> [Text segment]
* Start *

To: jtc@ccwf.cc.utexas.edu (James TenCate)
Subject: Re: plain water vs. distilled (more)
From: Bob Spidell <spidell@hpcc01.corp.hp.com>
Date: Wed, 20 Oct 93 10:00:50 PDT
Re:
>I tend to agree with "Others" since clean tap water around here ISN'T.
>By the way, here at the lab we get our "distilled" water from an
>ion exchange process:  first a millipore filter, then two ion-exchange
>beds and what comes out is supposed to be better than distilled.
>Wish I knew the chemistry behind what goes on but I'd bet the ion
>beds extract out all the loose ions and leave only pure water.
>So, I'm actually using deionized water (which I guess is EXACTLY what
>you'd like to use).  So you chemists out there, just HOW do the mass
>marketers "make" their distilled water? 
>
Distilled water is just that; i.e. it has been boiled and the steam collected
and condensed in a still.  Deionized water has had ionized salts removed by
filtration, reverse osmosis, electolysis or some combination of these processes.

* End *

> [Objective] Extend the email on distilled versus deionized water, picking up after its final sentence. The lines below come from a separate source unrelated to the email.

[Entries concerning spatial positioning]

* Start *

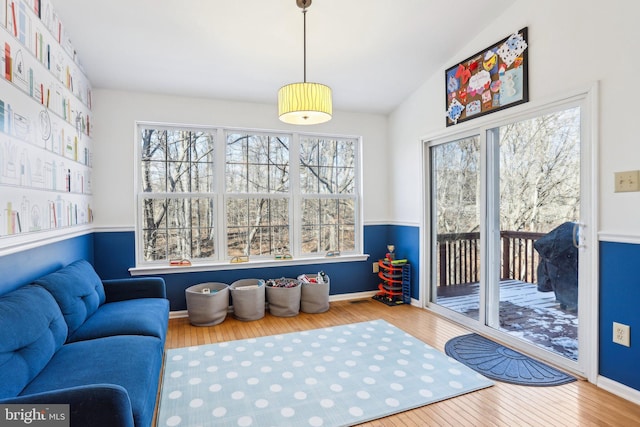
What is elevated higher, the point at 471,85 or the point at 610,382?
the point at 471,85

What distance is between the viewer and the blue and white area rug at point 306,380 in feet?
6.30

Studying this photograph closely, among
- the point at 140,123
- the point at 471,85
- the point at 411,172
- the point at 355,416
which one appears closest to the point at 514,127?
the point at 471,85

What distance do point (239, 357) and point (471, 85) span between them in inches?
123

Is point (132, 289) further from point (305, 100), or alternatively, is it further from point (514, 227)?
point (514, 227)

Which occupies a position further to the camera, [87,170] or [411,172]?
[411,172]

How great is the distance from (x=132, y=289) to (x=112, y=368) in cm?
138

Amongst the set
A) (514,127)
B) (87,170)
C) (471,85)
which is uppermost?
(471,85)

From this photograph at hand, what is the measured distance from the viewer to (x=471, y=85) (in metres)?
3.19

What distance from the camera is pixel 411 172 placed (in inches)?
161

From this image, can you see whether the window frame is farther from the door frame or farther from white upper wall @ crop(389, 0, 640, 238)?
the door frame

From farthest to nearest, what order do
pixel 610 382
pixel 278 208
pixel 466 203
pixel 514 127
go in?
pixel 278 208, pixel 466 203, pixel 514 127, pixel 610 382

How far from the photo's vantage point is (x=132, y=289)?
2.85 m

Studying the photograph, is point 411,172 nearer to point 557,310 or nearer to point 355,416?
point 557,310

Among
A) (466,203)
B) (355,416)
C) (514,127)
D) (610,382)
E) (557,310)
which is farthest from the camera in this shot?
(466,203)
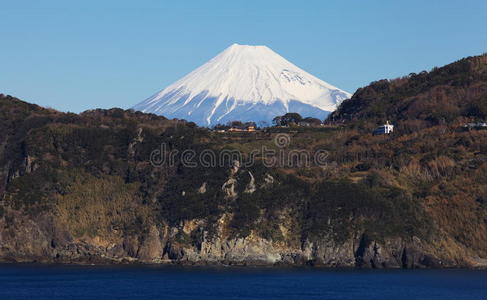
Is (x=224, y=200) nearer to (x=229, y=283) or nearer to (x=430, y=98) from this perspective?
(x=229, y=283)

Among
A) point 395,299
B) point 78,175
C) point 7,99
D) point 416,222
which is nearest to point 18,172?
point 78,175

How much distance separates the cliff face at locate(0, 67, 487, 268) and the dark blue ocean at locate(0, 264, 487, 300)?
547 centimetres

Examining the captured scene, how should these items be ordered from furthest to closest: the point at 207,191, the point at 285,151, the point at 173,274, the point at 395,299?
the point at 285,151 < the point at 207,191 < the point at 173,274 < the point at 395,299

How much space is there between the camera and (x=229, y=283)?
10681cm

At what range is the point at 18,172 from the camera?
143 meters

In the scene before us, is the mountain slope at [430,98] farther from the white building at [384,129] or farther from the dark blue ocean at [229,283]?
the dark blue ocean at [229,283]

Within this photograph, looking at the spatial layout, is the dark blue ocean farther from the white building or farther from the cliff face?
the white building

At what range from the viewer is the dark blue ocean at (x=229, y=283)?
3839 inches

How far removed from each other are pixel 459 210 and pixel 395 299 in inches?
1420

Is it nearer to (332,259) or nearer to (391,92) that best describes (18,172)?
(332,259)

* End *

> [Final answer]
This is a "truth in advertising" issue so if the bottle says distilled it
should have been distilled, althought some manufacturers may cheat.  

The old wive's tale about distilled water being "ion hungry" may stem from the
fact that distilled water WILL dissolve more salts than most tap water, since
the tap water already may contain some dissolved salts.  Note that no water 
"attacks" metal -- although oxidants like oxygen, sulfur, chlorine and flourine
do -- the water only aids the process by allowing the transfer of electrons.
Water alone is not even very good at dissolving rust, at least not at normal 
pH.  The rust color that appears in cooling system water is due to suspended 
rust particles.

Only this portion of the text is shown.